Friday, September 04, 2009

Speaking to the "Costco constituency"

Charles M. Blow (Op-ed, NY Times):
The president is huddled with his harried team, prepping for his big health care speech on Wednesday.

Let’s hope someone among these Ivy League oracles will convince the president to come down from his cloud and speak to the Costco constituency. As we witnessed during his presidential campaign, he can have a hard time speaking to everyday people in everyday language.
His opponents don’t have that problem. Death panels. Death books. Taxpayer dollars for abortion. Kill Grandma. Take away choice. Is some of this rhetoric blatantly silly? Yes. But, also brilliantly simple.

Conservatives speak in bumper stickers. Obama speaks in thesis statements. In fact, he sometimes seems constitutionally incapable of concision.

He also seems to display a disdain for irrational excitability and confronts it with either princely dispassion, mocking disbelief or stirring oratory that speaks more to posterity than to the people in front of him.

So, with little coherent opposition, conservatives have feted the public with a campaign of confusion and fear composed of simple sound bites. And, it has worked.

According to a CBS News poll released on Tuesday, 67 percent of respondents said that they didn’t have an understanding of health care reform ideas because they found them too confusing.

Furthermore, the president’s lack of leadership and passion for his plan has translated into a lack of passion among his base.

Epic fail, Team Obama.

In American debates, and particularly in this debate, facts are not sufficient, no matter how eloquently spoken. We want to be moved by passion and conviction and determination and faith. We coalesce around simple ideas like right and wrong, and for many, yes, good and evil.

Some may dislike this simplicity and wish it were different (I am among them), but in politics you have to play on the field where the game is.

Now the president is rolling up his sleeves in a last-ditch effort to fight for the plan instead of leaving it up to a Congress that no one likes. As the Pew Center reported on Wednesday, Congressional favorability has hit a 24-year low.

But, it may be too late. According to a CNN poll released on Wednesday, nearly 3 in 4 Americans want to make major changes to current health care bills, to abandon those bills and start over or to scrap all attempts at reform.

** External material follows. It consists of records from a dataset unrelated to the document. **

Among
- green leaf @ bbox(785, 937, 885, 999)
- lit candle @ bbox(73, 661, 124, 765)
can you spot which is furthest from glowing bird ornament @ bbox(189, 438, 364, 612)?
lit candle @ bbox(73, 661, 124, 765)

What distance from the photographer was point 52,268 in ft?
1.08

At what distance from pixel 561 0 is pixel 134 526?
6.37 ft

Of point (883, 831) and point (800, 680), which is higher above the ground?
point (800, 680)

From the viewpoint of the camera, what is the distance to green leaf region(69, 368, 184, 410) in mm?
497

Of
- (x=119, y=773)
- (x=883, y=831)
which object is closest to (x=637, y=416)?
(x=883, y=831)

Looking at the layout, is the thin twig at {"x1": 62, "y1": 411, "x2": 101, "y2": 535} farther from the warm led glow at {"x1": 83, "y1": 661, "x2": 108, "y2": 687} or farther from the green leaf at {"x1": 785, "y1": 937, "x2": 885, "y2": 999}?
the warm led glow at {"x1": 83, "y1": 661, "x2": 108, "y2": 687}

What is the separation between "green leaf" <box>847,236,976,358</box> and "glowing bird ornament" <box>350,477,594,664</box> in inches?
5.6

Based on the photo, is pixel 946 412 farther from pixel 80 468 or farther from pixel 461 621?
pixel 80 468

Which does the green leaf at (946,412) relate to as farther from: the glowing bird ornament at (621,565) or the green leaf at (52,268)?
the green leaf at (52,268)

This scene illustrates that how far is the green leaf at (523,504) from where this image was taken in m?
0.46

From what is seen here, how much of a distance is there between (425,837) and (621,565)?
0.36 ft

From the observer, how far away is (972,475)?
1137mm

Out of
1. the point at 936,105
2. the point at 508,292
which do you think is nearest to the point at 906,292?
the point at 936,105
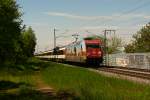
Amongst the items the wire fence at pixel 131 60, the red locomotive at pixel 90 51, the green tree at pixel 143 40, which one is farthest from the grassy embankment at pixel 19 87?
the green tree at pixel 143 40

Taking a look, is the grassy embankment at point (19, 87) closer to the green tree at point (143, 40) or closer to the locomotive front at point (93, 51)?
the locomotive front at point (93, 51)

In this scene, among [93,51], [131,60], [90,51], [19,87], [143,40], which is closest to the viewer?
[19,87]

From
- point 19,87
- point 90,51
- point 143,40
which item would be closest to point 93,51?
point 90,51

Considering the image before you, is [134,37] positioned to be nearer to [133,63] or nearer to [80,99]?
[133,63]

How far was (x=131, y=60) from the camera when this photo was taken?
53.1 metres

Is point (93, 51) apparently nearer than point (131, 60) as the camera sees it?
Yes

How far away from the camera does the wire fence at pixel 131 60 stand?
47.3 metres

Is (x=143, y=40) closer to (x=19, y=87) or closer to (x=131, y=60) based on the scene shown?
(x=131, y=60)

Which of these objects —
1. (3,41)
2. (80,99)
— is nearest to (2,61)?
(3,41)

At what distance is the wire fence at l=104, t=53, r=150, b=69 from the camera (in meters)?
47.3

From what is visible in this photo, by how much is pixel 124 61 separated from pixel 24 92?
121 ft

Let’s hope the president doesn’t deliver yet another speech for the history books — soaring, but ultimately unsatisfying.
Then again, it may not really matter what he says since he appears to be taking a tattered page from an old political playbook: when you’re losing, simply change the definition of winning. The public option has gone from imperative to, well, optional.
Howie P.S.: In other words, "keep it real, Barack."